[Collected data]
-.-.-

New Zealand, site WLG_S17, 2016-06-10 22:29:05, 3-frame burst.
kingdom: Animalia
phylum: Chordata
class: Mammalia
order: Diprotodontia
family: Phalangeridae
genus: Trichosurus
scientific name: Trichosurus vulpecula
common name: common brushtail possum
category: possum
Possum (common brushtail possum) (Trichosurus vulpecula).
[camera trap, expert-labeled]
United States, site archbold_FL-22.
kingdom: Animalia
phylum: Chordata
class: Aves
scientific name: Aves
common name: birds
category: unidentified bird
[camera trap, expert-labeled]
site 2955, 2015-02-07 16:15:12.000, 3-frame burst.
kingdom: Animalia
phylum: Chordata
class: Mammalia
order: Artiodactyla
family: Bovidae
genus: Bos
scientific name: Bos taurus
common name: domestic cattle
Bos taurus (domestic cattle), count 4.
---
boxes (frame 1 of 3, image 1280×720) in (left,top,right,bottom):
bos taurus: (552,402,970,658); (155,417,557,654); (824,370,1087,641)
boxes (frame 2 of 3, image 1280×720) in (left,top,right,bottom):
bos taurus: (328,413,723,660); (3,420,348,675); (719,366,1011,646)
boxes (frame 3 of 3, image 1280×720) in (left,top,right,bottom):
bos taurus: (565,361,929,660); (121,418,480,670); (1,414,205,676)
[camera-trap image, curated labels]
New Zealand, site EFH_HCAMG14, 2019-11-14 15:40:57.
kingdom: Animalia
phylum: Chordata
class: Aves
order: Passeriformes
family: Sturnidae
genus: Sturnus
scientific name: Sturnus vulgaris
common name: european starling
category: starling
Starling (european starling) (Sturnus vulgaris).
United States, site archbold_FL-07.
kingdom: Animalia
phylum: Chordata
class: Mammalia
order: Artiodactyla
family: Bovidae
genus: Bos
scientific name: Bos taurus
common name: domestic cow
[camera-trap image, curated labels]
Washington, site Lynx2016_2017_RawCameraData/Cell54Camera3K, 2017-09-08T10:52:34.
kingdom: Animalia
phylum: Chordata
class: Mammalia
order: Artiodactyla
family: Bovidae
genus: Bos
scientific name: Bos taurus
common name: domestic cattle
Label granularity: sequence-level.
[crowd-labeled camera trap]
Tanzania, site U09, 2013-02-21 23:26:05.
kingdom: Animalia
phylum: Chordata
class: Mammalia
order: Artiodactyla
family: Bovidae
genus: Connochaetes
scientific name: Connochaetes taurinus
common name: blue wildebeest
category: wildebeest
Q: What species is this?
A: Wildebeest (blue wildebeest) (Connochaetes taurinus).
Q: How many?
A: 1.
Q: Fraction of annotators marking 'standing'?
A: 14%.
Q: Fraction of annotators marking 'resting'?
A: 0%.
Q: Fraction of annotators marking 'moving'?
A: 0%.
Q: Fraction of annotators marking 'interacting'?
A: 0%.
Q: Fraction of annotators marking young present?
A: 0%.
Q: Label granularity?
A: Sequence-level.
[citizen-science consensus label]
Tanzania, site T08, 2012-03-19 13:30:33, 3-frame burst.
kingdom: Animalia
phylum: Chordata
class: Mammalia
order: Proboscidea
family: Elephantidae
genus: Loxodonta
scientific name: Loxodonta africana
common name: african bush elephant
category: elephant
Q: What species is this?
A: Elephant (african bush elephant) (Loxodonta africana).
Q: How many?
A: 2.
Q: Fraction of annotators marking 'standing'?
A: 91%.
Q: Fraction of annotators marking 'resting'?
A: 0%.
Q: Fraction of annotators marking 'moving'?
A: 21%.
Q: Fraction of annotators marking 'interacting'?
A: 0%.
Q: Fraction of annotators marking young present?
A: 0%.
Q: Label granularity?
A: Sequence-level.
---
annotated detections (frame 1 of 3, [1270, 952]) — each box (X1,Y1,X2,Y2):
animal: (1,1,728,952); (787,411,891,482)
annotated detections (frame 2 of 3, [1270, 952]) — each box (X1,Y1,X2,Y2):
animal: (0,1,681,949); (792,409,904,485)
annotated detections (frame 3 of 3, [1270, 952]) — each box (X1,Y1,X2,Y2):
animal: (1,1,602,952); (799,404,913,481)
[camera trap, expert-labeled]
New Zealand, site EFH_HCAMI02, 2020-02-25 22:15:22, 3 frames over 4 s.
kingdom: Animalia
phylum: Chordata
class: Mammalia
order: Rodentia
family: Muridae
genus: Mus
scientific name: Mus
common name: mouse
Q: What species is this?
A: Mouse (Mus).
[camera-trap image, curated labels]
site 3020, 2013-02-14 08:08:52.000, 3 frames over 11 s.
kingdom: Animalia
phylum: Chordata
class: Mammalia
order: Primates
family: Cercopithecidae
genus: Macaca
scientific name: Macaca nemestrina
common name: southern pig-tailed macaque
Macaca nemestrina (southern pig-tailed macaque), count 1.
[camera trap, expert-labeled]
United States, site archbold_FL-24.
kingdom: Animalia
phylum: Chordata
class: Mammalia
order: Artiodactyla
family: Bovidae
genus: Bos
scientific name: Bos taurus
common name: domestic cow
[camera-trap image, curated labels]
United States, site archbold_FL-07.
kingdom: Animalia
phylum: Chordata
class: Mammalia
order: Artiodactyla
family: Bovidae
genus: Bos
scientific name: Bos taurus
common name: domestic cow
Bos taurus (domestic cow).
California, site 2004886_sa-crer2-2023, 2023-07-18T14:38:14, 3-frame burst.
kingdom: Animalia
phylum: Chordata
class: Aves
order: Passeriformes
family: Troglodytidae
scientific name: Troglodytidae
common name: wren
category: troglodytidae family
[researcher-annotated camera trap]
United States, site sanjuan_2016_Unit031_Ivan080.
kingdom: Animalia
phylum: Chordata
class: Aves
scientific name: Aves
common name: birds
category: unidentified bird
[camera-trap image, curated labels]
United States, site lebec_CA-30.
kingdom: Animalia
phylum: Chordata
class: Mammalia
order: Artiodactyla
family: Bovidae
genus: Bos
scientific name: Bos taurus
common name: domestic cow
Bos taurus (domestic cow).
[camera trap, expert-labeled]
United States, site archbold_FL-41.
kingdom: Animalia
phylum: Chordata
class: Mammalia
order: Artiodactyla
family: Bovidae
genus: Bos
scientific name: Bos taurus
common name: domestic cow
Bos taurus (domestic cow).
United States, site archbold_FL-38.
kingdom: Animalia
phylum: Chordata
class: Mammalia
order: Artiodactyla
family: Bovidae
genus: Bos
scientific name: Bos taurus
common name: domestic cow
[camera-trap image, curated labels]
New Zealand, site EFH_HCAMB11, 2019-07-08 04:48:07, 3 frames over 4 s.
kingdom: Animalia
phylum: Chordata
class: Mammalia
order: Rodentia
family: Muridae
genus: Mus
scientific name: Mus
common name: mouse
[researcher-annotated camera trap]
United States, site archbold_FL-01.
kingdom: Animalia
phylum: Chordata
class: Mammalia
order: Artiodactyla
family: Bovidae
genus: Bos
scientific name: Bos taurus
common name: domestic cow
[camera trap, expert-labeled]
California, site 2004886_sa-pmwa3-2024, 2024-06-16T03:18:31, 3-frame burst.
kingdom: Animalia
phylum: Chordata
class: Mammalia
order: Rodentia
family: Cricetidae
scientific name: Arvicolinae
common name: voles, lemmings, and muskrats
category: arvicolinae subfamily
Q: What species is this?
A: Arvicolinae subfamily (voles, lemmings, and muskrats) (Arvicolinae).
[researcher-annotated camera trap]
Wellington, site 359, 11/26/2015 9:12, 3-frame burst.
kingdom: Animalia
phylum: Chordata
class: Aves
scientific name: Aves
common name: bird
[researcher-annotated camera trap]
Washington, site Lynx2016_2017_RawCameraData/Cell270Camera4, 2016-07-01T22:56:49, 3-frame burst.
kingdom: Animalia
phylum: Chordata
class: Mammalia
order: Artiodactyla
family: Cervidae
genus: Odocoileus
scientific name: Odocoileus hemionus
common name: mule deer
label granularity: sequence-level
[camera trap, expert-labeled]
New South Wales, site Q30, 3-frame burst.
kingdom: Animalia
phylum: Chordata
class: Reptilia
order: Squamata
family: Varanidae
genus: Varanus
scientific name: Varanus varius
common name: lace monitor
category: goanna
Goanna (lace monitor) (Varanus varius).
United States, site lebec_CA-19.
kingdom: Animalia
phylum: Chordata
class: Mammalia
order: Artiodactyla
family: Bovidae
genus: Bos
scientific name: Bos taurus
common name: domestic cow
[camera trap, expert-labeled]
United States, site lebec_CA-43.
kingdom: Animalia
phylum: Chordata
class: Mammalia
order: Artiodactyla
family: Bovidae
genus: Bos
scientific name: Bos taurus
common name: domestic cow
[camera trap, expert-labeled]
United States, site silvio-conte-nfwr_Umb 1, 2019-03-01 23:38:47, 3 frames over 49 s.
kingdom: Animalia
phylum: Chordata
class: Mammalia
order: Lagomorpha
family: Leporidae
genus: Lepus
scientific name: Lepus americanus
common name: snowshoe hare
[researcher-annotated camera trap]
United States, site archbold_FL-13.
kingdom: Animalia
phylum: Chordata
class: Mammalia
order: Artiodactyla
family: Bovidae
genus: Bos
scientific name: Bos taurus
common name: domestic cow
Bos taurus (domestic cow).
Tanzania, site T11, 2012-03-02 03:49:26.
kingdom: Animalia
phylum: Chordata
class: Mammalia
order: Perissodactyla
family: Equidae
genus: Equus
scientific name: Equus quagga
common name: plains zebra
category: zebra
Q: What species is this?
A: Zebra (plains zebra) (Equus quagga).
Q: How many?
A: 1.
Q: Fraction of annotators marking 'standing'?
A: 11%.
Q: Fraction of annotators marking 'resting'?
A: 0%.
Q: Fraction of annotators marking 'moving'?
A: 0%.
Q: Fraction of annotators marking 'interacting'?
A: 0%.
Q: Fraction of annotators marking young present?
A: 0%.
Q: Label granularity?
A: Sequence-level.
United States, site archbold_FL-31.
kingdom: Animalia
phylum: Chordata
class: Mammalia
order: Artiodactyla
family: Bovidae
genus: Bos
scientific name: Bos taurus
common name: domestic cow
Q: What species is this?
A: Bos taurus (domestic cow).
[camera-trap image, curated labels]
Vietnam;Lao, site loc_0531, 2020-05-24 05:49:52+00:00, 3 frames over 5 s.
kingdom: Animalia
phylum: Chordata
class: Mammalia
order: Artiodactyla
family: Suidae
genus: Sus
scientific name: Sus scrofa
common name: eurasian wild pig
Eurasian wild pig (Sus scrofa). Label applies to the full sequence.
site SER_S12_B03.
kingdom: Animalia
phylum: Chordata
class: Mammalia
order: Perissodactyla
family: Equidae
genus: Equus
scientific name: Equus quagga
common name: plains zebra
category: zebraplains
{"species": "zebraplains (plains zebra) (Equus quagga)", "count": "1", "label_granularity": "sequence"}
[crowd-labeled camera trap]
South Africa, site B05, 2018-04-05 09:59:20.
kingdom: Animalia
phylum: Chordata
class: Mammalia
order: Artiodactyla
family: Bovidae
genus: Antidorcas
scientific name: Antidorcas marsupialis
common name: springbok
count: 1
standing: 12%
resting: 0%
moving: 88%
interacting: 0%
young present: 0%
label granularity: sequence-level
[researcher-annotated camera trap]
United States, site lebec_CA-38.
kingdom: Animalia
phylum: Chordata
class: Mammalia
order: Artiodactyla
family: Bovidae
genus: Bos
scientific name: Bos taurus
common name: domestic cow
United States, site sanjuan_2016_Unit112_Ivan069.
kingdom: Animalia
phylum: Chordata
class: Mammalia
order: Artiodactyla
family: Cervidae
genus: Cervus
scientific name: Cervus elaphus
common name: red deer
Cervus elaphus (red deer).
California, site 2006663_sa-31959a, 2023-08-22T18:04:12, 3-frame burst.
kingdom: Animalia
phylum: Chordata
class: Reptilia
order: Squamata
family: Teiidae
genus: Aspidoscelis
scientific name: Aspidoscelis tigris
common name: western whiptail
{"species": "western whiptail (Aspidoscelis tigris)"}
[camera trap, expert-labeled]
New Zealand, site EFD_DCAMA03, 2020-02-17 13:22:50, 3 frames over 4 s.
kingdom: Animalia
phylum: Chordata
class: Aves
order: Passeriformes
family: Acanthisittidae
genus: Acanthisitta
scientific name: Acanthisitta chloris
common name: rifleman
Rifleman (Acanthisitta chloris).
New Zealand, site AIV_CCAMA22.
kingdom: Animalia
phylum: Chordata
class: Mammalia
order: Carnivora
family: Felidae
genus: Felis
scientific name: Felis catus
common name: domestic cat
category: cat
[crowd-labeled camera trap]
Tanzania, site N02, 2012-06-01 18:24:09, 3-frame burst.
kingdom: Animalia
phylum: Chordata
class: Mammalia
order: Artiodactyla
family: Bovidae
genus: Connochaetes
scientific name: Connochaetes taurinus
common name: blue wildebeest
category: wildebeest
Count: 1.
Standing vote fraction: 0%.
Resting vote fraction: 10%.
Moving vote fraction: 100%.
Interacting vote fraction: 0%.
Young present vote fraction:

-.-.-

(ABOUT THIS TASK) The answer must consist of every line from the entries above that contains "vote".

(COMPLETED TASK)
Standing vote fraction: 0%.
Resting vote fraction: 10%.
Moving vote fraction: 100%.
Interacting vote fraction: 0%.
Young present vote fraction:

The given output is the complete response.